Выдернула все-таки в текущее время! Вместо плавания по тихим водам прошлого — снова настигает его зараза сегодняшнего неблагополучия. Но ведь он никогда и не обещал стать примерным дедом. Все люди разные, и это — не для него. А на душе почему-то все равно гадко. Еще и грубит, издевается над его печалью! От молодости, что ли, такая бесчувственная? Неспособна понять, чем оборачиваются для него эти слепо-глухие ночные часы. Когда утром и вспомнить нечего, будто умирал, хоть пока и не насовсем. И чем для него теперь стал наэлектризованный воздух воспоминаний… Если начнет что-то рассказывать — как же торопится она поскорей прервать! Ей про него не интересно, он ее раздражает. Но разве же это не поразительно: столько было в жизни нервотрепок — а как отодвинулось, все обрело какую-то новую вибрацию. Оказывается, давняя его жизнь проходила в напряженном энергетическом поле, а он и не замечал тогда! Но теперь всему происходившему с ним, всем былым переживаниям возвращались забытые полнота и насыщенность, даже просматривался некий сквозной смысл. И было это — как в зной глотнуть ледяной газировки. Или же — хлопнуть рюмку водки с мороза. Хорошо! И сил прибывает. Воистину: что пройдет — то будет мило…
Позвонила оттуда дочкина мать: что там у вас творится?
— То есть у кого это — «у вас»? У нее, у дочки твоей, творится. А у меня все в порядке. Что это значит: «еще бы!!!»? А тебе не наплевать? Что-то мне кажется, ты на помощь не бросилась. Ах, работа! Ну, как же! А на бездельниках воду возят. Да, это моя жизнь — и я живу ее, как хочу. Мой внук? А разве и не твой тоже? Может, тебе выслать на билет? Не надо? Я тоже так думаю, не из-за этого. Ах, просто у тебя другая жизнь? Так вот у меня, хоть я и рядом, тоже — другая. И с младенцами я не умею. Не младенец уже? Какая разница. Вот и бросай свою обожаемую работу и приезжай нянчить. Ах, тебя держит не только работа. Еще и семья, дом… А я один — поэтому мной можно распоряжаться! Если хочешь знать — я счастлив, что один. Не хочешь знать? Но я все равно скажу: так счастлив, как никогда не был. И я не позволю взвалить на меня то, что я никому никогда не обещал. Кстати, она давно не ребенок, могла бы и сама, никого в свои дела не впутывая.… Пока, и всех благ. Все. Вешаю.

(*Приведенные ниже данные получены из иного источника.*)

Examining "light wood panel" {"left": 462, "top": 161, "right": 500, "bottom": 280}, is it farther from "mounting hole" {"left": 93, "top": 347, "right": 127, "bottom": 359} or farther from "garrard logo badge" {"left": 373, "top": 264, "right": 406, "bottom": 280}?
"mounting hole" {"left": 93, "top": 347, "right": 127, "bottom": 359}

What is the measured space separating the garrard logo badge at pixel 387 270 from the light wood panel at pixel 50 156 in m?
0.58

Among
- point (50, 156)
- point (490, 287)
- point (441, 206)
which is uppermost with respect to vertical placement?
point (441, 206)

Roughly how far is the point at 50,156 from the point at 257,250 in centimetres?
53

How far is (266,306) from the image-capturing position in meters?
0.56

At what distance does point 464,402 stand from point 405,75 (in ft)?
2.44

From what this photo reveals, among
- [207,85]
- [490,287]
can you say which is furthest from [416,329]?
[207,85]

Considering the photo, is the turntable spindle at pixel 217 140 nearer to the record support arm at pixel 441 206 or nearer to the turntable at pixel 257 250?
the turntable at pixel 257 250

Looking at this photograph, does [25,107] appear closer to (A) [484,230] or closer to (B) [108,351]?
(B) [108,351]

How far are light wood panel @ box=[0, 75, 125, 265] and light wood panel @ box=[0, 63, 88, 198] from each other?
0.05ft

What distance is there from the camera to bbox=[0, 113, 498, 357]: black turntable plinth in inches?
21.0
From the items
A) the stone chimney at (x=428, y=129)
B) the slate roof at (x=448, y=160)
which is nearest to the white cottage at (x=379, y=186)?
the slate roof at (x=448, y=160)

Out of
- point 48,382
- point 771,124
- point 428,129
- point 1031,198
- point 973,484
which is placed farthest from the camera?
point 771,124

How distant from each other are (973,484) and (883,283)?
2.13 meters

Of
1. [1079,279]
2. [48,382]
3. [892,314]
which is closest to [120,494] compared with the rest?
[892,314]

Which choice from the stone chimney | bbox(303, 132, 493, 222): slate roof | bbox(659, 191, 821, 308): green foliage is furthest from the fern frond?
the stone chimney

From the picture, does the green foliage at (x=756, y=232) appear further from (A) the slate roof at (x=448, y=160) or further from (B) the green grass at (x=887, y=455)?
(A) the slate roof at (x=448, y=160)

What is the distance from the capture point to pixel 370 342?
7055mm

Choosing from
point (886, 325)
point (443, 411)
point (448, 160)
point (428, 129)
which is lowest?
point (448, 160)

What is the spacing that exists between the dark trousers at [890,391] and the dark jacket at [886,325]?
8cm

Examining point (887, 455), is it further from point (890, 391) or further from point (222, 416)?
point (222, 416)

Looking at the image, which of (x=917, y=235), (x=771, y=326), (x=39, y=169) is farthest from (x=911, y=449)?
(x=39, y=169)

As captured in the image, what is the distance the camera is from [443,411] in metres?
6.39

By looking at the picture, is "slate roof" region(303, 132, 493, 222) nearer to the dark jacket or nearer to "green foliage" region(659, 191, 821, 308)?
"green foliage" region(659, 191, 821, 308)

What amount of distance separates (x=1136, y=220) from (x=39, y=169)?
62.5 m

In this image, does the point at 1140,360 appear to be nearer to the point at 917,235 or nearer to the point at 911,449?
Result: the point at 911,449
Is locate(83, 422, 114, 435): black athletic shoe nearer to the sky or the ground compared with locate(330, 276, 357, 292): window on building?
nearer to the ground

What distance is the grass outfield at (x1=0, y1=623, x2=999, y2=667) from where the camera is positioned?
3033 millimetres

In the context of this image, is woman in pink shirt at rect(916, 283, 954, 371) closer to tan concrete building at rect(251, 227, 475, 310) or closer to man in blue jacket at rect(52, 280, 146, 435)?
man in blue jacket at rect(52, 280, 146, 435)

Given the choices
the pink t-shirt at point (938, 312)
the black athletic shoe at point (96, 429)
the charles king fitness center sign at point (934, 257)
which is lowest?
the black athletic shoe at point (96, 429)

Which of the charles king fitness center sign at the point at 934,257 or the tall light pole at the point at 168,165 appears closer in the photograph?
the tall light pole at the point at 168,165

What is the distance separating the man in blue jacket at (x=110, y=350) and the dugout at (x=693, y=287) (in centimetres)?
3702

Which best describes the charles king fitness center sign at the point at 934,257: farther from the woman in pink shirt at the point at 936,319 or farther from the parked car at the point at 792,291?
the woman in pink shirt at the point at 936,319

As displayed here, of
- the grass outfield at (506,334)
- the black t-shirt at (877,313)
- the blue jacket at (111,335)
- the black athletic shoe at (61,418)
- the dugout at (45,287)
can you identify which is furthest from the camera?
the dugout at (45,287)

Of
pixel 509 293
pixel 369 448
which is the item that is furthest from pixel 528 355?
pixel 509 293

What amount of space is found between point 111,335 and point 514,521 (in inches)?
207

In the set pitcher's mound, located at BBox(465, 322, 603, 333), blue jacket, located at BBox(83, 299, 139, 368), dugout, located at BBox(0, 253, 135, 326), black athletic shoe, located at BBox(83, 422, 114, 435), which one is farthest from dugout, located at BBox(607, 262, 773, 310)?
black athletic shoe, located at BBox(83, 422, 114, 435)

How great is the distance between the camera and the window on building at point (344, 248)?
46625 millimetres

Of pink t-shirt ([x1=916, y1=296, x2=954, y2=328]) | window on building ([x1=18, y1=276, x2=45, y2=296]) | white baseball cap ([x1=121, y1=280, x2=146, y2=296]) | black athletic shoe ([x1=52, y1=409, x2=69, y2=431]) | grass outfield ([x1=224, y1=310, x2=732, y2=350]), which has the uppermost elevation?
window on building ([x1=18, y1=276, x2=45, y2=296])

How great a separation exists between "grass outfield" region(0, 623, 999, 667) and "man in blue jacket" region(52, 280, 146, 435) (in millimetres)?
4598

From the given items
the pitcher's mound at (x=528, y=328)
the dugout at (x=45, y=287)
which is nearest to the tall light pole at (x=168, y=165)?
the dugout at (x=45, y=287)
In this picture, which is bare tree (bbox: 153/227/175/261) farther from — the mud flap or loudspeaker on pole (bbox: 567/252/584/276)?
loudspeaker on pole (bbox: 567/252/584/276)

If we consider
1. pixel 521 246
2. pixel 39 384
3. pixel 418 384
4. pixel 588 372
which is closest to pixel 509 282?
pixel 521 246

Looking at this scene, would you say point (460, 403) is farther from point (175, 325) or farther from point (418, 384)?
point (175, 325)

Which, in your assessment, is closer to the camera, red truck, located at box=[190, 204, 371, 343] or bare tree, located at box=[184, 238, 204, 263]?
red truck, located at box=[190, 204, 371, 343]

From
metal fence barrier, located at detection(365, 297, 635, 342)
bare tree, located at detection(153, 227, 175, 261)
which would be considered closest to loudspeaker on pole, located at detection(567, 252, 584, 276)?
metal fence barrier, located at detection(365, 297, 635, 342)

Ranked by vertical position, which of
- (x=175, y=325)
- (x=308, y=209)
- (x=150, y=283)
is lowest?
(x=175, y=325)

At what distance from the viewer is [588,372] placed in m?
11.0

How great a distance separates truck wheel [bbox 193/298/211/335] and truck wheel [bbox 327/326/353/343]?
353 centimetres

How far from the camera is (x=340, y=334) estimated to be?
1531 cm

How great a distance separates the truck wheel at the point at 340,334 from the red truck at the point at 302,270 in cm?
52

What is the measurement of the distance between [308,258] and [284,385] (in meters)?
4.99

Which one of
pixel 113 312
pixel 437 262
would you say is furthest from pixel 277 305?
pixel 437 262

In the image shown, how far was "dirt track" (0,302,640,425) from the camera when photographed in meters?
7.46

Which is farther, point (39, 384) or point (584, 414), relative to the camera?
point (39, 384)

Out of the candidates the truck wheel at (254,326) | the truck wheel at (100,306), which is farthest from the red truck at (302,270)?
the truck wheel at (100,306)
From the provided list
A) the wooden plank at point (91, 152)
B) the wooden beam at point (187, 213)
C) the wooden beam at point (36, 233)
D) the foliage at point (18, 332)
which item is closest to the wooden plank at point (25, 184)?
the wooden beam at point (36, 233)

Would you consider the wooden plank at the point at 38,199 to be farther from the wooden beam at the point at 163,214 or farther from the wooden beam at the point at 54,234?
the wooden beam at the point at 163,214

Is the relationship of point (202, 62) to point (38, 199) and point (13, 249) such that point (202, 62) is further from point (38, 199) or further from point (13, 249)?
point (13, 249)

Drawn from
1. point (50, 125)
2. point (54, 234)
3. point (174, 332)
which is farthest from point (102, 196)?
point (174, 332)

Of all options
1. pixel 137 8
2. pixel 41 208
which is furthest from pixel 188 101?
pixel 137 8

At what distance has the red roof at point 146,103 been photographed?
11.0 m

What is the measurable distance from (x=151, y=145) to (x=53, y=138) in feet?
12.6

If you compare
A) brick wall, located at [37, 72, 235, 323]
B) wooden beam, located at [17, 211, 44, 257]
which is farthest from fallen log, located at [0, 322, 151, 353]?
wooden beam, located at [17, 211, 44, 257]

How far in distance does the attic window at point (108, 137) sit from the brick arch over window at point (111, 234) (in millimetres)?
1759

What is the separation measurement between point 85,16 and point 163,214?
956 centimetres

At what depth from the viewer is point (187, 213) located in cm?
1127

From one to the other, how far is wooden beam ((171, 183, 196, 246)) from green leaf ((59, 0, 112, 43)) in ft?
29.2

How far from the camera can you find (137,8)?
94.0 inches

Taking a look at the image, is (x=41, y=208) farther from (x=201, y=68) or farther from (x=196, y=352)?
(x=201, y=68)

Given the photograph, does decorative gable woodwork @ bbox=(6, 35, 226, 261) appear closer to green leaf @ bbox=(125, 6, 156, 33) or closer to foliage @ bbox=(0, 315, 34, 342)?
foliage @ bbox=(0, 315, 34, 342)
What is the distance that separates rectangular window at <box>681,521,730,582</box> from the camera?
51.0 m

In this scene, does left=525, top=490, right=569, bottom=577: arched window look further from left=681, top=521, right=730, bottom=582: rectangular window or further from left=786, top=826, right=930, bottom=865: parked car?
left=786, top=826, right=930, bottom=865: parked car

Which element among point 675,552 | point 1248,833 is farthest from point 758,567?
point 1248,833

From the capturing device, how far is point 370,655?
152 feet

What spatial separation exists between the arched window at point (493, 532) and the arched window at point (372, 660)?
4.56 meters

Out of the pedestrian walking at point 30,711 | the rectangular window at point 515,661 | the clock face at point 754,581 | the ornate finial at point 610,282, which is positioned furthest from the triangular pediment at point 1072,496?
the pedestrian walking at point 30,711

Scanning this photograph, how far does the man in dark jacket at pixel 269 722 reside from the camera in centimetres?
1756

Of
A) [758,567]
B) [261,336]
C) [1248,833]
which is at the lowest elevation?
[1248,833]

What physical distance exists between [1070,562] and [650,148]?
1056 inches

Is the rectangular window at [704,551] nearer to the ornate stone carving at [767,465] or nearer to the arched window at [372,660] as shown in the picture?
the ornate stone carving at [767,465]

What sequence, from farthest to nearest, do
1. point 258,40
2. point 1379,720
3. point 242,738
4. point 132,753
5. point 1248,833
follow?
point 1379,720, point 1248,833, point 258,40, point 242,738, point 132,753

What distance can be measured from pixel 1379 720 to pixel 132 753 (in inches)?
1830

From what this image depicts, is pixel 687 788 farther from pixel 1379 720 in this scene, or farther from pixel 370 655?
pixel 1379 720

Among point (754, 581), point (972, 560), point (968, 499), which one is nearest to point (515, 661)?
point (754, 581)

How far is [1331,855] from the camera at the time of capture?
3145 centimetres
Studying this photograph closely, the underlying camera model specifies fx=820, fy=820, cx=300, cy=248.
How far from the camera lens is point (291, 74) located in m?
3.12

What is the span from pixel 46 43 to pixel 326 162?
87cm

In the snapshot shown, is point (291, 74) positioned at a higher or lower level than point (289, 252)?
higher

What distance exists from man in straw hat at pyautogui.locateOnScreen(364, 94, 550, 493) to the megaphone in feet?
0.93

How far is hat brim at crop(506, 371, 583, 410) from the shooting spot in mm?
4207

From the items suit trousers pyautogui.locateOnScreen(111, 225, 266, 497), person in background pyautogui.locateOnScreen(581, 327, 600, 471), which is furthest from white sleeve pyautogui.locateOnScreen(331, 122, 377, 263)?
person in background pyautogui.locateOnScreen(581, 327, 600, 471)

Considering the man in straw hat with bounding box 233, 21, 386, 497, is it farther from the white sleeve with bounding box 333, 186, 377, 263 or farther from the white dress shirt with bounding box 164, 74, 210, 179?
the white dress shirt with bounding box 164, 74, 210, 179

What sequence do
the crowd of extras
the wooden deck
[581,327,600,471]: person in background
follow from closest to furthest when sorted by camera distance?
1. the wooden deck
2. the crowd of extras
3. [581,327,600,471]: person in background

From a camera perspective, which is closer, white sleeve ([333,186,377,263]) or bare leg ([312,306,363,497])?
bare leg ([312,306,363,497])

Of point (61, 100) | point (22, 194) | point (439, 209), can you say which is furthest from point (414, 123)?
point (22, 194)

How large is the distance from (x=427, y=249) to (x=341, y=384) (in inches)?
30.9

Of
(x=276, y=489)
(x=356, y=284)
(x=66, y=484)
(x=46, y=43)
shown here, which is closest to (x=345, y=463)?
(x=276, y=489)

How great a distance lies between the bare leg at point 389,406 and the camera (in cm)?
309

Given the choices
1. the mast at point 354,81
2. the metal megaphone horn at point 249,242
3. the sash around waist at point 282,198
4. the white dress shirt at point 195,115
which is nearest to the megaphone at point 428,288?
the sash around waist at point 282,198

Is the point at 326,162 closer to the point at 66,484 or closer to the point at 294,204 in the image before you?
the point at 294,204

Все-таки разволновался, не хочешь — а тебя с головой окунут в эту муть, во все эти сегодняшние треволнения. Ох, да оставьте меня все в покое! Нравится вам все усложнять — сами с этим и справляйтесь. А я, сколько мне осталось, хочу просто жить. Они даже не понимают, что это значит — просто жить: смотреть, слушать, вспоминать… И — дышать. Тем, чем дышится. Им для полноты существования обязательно надо еще что-то такое «осуществлять»: достигать, покорять, двигать… Но мне-то до этого какое дело?! Ему даже пришлось принять успокаивающие капли. А злоупотреблять лекарствами он считал неправильным. Лучше сделать несколько глубоких вздохов и отправиться на ежедневную прогулку. Только на этот раз ожидаемого удовольствия от нее он не получал. И все этот телефонный разговор! Или даже два разговора. Никак не унять было внутренний монолог: вот надо было и это сказать, вот мог бы так возразить, вот был бы еще убедительный аргумент… Мотал головой, вытряхивая из нее ненужные, бесполезные соображения. Да что это, ей-богу, оправдываюсь я, что ли?! Как назло, и погода оказалась не для прогулки: в лицо летел, подхлестываемый ветром мокрый снег, сапоги скользили в каше из копотной слякоти, песка и соли: не зима, а черт знает что. И не заметил, как ноги привели к двери книжного. Даже вот так, ссутулившись от ветра и мыслей, и подошел к ним. Но ничего — здесь ему рады и такому.
— Ой, вы же весь мокрый! Проходите, Юрий Аркадич. Мы сейчас.
Прошел.
— Выпьете горячего?
— С удовольствием! Только вот чай забыл, а кофе не рекомендуют. Налейте-ка мне, девочки, кипяточка.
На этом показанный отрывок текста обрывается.